Table 4 indicates Comparison of accuracy using different algorithms. For developing the robust system different algorithms were experimented on the same database of face, fingerprint and palm vein. Automatic feature extraction without pre-processing of original image is the advantage of our proposed network. The overall fusion accuracy using CNN achieved is 96.7% on same database as compared to other conventional fusion method. It is concluded that our network gives very good accuracy.
Table 5 indicate the output features of each layer of the CNN.
Figure 6 Feature level fusion using CNN-MOC Output features. The fused feature array shows the feature array between length of features and magnitude of CNN. Fused Feature array shows high magnitude for the prominent features.
The Run time of the proposed method using CNN for face, fingerprint, palm vein and fusion of all modalities is shown in Table 6. The run time for face, finger print and palm vein and fusion are nearly same.

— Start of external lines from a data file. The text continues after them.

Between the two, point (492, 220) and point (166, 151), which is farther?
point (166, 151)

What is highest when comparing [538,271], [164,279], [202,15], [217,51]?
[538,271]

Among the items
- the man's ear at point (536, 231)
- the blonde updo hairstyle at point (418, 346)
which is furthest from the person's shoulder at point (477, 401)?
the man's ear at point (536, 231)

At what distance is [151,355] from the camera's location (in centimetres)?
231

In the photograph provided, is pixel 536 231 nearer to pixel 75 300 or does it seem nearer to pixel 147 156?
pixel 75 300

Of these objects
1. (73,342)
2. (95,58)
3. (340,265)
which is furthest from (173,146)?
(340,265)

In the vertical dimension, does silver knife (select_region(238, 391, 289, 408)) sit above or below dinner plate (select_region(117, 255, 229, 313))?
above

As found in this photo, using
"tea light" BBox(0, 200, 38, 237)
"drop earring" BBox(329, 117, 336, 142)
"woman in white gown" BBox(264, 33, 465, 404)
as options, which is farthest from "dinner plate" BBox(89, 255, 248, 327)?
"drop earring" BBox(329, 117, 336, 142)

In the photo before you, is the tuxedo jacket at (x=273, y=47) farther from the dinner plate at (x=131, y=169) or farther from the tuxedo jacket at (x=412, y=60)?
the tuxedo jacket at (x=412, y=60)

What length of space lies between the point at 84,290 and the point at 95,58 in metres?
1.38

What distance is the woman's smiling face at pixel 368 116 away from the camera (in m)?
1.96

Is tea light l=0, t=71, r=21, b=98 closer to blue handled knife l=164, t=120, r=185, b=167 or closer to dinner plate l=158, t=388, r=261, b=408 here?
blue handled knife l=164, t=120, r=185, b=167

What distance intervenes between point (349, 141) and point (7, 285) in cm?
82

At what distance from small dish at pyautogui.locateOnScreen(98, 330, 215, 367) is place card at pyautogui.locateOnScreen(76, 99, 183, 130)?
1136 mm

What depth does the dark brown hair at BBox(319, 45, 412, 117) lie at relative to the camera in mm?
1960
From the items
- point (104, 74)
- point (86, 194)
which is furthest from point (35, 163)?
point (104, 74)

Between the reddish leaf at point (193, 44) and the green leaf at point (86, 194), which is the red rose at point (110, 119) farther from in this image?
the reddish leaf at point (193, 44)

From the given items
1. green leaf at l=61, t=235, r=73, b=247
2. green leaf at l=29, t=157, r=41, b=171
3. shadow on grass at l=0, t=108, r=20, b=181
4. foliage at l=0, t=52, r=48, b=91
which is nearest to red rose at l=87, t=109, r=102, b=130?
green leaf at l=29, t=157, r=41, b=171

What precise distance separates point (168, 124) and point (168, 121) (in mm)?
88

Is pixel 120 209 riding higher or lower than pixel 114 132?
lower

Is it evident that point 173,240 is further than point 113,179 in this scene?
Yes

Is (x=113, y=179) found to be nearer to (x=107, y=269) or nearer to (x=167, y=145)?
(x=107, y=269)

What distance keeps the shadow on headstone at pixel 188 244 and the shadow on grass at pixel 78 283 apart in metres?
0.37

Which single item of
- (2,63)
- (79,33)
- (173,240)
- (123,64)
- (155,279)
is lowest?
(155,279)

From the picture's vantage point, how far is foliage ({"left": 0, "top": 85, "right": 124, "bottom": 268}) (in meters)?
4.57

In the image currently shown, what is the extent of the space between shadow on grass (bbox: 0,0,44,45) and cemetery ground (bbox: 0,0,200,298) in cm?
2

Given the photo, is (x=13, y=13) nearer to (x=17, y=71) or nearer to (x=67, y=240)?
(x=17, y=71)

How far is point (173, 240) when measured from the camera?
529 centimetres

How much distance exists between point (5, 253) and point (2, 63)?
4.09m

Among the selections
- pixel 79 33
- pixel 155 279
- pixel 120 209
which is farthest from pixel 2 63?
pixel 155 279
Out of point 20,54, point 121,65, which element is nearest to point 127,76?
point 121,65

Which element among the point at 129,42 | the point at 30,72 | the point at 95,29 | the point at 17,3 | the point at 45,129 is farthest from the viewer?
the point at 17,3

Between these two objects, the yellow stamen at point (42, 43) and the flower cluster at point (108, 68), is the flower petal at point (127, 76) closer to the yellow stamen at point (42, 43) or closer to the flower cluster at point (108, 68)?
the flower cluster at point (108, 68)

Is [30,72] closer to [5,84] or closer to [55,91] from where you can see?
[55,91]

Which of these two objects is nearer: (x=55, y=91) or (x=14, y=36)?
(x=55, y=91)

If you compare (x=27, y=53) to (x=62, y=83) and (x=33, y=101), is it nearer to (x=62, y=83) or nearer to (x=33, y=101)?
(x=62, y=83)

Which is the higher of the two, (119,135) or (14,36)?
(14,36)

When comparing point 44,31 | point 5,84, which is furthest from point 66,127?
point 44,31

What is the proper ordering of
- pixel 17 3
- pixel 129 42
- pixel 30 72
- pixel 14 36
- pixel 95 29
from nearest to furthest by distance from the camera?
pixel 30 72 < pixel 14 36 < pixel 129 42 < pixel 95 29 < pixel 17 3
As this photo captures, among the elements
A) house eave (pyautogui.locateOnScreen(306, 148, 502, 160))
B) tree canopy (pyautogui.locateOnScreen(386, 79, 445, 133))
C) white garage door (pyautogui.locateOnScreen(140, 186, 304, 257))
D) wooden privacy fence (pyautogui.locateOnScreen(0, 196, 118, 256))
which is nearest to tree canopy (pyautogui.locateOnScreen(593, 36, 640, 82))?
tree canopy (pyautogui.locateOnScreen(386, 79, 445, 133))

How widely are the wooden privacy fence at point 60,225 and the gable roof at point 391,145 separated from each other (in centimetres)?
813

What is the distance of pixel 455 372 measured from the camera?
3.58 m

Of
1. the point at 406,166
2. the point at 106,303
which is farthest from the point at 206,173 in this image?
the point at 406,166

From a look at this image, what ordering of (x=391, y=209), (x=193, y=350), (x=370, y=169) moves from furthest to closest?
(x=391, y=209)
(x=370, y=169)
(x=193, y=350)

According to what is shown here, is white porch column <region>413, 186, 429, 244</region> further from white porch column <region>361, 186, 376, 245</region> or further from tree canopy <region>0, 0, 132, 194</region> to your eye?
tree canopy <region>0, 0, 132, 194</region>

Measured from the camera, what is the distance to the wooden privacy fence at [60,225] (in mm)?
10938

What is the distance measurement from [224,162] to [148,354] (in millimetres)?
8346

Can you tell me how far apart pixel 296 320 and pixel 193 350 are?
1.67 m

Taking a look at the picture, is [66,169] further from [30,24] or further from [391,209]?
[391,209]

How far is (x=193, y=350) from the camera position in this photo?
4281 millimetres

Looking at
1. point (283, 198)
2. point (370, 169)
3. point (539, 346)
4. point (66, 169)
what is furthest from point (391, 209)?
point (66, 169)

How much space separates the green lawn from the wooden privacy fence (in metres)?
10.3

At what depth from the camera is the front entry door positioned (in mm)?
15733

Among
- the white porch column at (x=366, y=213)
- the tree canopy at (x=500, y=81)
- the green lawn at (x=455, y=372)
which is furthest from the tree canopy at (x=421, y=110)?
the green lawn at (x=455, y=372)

Multimodal biometric recognition system is developed by using modalities such as face, palm vein and finger print with convolutional neural network. Two layered convolutional neural networks with maximum orthogonal component fusion technique is carried out for recognizing the person. Maximum orthogonal component selects the more informative features from the CNN feature maps of the face, palm vein and finger print, it also reduces the output feature map. The performance of the proposed system is evaluated on the basis of % recognition accuracy. Proposed maximum orthogonal component gives better performance than the mean and maximum rule for fusion and resulted in 96.7% accuracy. Future work consists of increasing number of CNN layers and minimization of training time to improve the recognition accuracy.